Há algum tempo tenho mergulhado no tema de autoconhecimento. Senti necessidade por sempre me achar “instável” e “sensível demais” (coisas que já ouvi pra caramba sempre num tom de crítica — e que acreditei ser ruim). Vídeos, leituras, músicas, conversas com amigas, psicoterapia, astrologia, escrever, pensar vários dias sobre cada acontecimento e sobre cada reação minha… Tudo isso fez e faz parte desse processo de autoconhecimento meu (inacabado e nem sempre organizado) e tudo é válido. Mas, olha só, até outro dia, a única coisa que eu nunca tinha parado pra observar com mais carinho e atenção é simplesmente a relação do meu corpo e eu. E, depois disso, pode apostar, muita coisa está mudando.

Aprendi várias coisas nesse processo, uma delas, simples e até clichê, mas que nunca antes tinha tocado tanto em mim, é: a vida é um ciclo, a dor faz parte disso e tudo pode ser ressignificado. A natureza tem seus ciclos, suas estações e nossos corpos também funcionam assim, tanto no micro como no macro. Homens e mulheres nascem, crescem, passam pelas transformações do corpo, amadurecem (ou não, né…) e morrem. A mulher, entretanto, vive isso todos os meses, e quando começamos a entender a grandiosidade disso, até a “morte” se torna bela, até o inverno tem sua magia, ainda que a gente prefira o verão e a praia (fiquem livres para fazerem outras analogias!).

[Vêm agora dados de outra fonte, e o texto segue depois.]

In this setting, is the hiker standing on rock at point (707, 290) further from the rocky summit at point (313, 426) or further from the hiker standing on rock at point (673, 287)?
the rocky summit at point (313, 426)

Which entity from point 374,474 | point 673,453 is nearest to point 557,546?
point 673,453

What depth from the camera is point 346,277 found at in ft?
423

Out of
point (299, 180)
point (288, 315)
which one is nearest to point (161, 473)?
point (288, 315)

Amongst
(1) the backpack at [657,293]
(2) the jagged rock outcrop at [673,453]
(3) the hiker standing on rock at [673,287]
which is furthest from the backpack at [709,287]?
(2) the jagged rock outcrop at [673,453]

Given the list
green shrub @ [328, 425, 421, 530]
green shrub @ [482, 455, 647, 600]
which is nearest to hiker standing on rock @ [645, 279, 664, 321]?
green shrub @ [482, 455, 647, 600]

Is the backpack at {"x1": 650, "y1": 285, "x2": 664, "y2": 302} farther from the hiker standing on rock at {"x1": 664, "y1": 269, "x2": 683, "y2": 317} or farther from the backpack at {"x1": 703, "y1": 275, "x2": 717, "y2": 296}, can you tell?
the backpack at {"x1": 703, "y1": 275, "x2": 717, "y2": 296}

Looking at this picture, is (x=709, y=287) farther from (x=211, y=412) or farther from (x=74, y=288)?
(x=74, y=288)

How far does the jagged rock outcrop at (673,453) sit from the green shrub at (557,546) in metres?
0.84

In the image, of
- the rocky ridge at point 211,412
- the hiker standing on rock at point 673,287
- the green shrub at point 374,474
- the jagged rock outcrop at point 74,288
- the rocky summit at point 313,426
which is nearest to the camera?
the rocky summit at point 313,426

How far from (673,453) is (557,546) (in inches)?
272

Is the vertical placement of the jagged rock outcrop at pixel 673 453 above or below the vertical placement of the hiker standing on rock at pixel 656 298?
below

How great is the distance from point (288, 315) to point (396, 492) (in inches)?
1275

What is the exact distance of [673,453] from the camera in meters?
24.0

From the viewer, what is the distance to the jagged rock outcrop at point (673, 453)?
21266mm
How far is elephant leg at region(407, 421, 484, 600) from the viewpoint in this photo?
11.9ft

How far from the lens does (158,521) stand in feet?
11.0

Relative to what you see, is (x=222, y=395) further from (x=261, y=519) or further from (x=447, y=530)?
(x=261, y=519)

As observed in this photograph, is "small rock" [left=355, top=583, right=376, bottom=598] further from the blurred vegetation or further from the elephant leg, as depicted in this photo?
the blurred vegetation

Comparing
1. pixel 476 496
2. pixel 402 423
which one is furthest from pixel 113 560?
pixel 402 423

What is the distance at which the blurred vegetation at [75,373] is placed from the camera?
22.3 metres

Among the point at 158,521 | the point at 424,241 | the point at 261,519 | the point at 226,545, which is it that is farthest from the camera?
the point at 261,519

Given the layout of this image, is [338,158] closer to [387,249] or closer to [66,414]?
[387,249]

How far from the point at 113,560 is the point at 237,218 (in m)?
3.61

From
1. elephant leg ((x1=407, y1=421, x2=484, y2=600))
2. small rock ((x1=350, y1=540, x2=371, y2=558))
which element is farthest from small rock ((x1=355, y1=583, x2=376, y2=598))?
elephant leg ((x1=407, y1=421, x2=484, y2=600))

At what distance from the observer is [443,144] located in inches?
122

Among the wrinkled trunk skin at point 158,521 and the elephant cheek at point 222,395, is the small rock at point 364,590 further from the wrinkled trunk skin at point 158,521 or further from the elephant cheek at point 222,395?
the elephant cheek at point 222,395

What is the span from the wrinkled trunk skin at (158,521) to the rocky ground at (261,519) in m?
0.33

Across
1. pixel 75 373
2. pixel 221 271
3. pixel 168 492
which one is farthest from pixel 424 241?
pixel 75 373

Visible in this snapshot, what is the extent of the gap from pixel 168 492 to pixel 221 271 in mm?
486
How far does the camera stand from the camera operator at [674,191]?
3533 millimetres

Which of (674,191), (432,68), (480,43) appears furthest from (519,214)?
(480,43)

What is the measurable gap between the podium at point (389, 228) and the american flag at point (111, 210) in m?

Compreender a grandiosidade disso que acontece com o nosso corpo e com a gente, numa visão mais ampla, nos faz entender que toda mulher é sagrada, toda mulher é cheia de potencial que, infelizmente, é sufocado pelo machismo, pela falta de incentivo durante a vida, pela ausência de referências positivas paras as meninas e, inclusive, porque não nos conhecemos bem, não nos observamos bem e, por isso, não cuidamos direito de nós.

(Artista: Elisa Riemer)

Mergulhe em você mesma e faça isso de uma perspectiva positiva, preste atenção no seu corpo, não para encontrar aquilo que você acha que é um defeito, mas para valorizar as suas potencialidades e, mais ainda, para transformar sua relação com ele.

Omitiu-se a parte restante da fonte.